Ich singe am Fernsehen, also bin ich

Frank Gerber, Blick (16.02.2009)

The Rake's Progress, 14.02.2009, Zürich

Stell dir vor: Ein paar Nackte bumsen auf der Bühne. Und kein Zuschauer läuft raus.

Die kunstfeindlichen Randparteien können einem fast leid tun. Da versucht ein EVP-Politiker, eine Opern-Inszenierung zu skandalisieren, weil nackte Statisten auftreten. Er findet sogar ein Gratisblatt, das seine protestantische Empörung abdruckt. Und dann das: An der Premiere von Strawinskys «The Rake's Progress» gibts gerade mal ein einziges Buh. Das einfach nur Gelächter erntet.

Der Sprengstoff liegt woanders. Regisseur Martin Kusej (im BLICK) rechnet ab mit den B-Promi-TV-Formaten à la «Glanz & Gloria».
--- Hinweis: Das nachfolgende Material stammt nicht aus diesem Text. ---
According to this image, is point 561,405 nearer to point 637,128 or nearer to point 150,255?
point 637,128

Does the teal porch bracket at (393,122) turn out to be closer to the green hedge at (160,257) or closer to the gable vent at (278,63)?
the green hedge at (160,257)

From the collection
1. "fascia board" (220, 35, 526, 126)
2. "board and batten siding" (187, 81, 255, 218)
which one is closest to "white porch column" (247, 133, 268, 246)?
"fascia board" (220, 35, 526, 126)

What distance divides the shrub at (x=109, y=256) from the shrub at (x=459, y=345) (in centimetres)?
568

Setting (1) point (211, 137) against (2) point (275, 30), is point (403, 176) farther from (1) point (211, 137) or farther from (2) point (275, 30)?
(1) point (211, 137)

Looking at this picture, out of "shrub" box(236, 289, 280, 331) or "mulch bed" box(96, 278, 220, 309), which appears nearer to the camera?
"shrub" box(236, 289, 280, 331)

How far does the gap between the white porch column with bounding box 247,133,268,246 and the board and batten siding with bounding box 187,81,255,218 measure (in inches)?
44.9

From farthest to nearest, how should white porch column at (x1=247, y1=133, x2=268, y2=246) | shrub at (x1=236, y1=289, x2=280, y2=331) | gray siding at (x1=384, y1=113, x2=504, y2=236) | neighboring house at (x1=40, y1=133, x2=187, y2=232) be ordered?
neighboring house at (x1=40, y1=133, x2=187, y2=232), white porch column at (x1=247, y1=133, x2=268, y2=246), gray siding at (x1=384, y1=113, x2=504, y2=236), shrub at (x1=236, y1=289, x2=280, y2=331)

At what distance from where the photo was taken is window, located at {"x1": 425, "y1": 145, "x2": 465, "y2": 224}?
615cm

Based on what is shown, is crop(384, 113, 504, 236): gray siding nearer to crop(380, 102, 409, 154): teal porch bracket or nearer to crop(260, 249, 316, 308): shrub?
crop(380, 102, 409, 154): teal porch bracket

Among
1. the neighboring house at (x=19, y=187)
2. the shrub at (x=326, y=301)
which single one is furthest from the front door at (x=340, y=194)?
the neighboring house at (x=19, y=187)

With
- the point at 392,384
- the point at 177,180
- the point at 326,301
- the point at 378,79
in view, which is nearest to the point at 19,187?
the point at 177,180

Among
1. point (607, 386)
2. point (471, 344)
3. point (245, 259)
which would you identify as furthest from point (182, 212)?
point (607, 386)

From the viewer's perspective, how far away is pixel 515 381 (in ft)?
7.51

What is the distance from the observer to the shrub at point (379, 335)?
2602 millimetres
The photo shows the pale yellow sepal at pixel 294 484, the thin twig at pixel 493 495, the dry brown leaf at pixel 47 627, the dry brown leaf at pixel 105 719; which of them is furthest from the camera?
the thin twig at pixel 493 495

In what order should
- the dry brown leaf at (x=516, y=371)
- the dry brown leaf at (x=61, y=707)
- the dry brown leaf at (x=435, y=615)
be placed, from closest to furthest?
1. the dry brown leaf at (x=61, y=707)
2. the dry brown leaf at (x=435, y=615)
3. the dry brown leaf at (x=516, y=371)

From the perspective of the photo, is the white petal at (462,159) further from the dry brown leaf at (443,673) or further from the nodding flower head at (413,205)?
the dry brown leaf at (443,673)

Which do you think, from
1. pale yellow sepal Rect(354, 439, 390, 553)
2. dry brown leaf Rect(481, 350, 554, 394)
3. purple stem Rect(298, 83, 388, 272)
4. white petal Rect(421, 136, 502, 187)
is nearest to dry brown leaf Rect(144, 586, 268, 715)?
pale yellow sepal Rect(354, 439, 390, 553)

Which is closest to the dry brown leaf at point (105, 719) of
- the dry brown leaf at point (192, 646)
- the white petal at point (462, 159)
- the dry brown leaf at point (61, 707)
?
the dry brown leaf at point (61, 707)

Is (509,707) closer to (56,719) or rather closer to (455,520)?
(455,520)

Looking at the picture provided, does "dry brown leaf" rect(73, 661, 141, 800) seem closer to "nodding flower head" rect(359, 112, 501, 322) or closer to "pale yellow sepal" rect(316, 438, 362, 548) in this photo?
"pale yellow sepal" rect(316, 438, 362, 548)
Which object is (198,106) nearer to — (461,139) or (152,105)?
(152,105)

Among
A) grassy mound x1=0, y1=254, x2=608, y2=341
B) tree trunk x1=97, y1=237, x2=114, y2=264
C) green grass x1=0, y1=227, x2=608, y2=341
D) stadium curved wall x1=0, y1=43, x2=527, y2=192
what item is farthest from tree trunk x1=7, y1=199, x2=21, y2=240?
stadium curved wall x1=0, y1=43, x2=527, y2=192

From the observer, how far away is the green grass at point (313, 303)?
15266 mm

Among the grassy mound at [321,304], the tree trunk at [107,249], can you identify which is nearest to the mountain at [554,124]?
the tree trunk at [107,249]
Im Musikmärchen gewährt der Teufel drei Wünsche. Und was wünscht sich der moderne Kleinbürger? Natürlich: berühmt werden. Oder wenigstens pseudo-berühmt. Mit einem TV-Auftritt. Die Seele, die er dafür hergibt, ist seine Würde. Aber er will seine fünf Minuten Bekanntheit. Dem EVP-Politiker reichen dafür ein Stürmchen im Wasserglas und ein paar Zeilen in der Pendlerzeitung. Das Publikum geniesst derweil eine der intelligentesten Oper-Aktualisierungen der letzten Jahre.